> **Given exercise**:
Return, unchanged, the lines of the records from the one containing "How far is the shirt" through the one containing "4. the asia logo on backdrop at [470,217]", including both of those lines.

> **Items from a dataset**:
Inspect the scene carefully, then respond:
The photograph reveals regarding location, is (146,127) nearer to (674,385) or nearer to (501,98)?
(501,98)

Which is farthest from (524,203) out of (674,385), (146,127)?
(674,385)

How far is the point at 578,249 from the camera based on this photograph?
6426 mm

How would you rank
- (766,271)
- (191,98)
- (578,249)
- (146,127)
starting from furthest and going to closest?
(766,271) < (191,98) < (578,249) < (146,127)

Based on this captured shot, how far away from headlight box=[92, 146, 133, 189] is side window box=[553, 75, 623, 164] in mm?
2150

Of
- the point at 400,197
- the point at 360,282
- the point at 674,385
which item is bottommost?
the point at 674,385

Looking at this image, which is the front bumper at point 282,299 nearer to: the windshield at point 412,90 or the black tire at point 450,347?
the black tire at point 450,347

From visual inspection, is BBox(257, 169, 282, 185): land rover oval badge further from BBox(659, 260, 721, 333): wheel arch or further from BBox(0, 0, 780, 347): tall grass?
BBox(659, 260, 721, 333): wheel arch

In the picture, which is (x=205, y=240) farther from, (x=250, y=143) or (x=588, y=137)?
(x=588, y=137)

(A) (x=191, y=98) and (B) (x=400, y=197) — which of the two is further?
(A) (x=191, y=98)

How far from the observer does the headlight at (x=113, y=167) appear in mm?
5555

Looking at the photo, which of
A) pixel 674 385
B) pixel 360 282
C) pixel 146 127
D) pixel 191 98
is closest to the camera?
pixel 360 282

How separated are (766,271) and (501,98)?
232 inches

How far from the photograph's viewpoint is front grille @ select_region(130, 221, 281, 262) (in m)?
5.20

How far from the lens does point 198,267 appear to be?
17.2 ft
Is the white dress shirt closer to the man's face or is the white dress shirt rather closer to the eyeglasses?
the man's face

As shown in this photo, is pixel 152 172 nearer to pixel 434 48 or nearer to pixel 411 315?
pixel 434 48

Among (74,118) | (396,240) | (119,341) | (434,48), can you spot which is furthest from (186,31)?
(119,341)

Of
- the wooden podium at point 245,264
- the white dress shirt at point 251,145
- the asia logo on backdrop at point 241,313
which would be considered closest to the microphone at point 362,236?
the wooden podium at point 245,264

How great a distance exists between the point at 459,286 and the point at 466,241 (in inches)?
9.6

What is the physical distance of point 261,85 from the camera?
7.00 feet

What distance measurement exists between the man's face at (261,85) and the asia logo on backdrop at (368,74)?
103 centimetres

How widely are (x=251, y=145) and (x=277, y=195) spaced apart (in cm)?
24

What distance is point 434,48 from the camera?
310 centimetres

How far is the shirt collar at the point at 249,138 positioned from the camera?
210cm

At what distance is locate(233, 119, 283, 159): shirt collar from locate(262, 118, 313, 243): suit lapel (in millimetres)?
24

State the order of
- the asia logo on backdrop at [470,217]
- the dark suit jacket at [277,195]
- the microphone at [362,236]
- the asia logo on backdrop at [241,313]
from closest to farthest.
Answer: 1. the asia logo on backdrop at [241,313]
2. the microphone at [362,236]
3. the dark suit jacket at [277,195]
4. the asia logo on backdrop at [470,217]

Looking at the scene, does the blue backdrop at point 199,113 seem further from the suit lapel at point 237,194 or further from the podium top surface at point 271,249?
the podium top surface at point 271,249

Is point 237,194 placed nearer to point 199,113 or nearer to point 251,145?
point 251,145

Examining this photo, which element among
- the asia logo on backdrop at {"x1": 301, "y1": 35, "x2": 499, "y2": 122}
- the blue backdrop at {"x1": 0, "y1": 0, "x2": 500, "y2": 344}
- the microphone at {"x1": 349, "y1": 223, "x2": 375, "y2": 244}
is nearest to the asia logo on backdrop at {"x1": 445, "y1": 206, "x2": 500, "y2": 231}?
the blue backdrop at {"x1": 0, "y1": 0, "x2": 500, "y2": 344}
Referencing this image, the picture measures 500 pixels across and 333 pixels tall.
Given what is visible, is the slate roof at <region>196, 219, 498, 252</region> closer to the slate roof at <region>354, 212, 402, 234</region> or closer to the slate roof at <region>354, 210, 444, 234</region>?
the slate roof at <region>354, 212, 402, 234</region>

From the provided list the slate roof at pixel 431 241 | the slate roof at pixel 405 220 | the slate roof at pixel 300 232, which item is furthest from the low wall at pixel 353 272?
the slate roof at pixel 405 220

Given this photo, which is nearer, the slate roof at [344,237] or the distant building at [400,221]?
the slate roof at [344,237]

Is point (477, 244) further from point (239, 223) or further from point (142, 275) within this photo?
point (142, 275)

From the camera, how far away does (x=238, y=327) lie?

> **The response**:
How far is the shirt collar at the point at 249,138 positioned from the camera?
210cm

At what distance is locate(233, 119, 283, 159): shirt collar from locate(262, 118, 313, 243): suit lapel (in millimetres)?
24

State the order of
- the asia logo on backdrop at [470,217]
- the dark suit jacket at [277,195]
- the microphone at [362,236]
- the asia logo on backdrop at [241,313]
from closest to farthest.
Answer: 1. the asia logo on backdrop at [241,313]
2. the microphone at [362,236]
3. the dark suit jacket at [277,195]
4. the asia logo on backdrop at [470,217]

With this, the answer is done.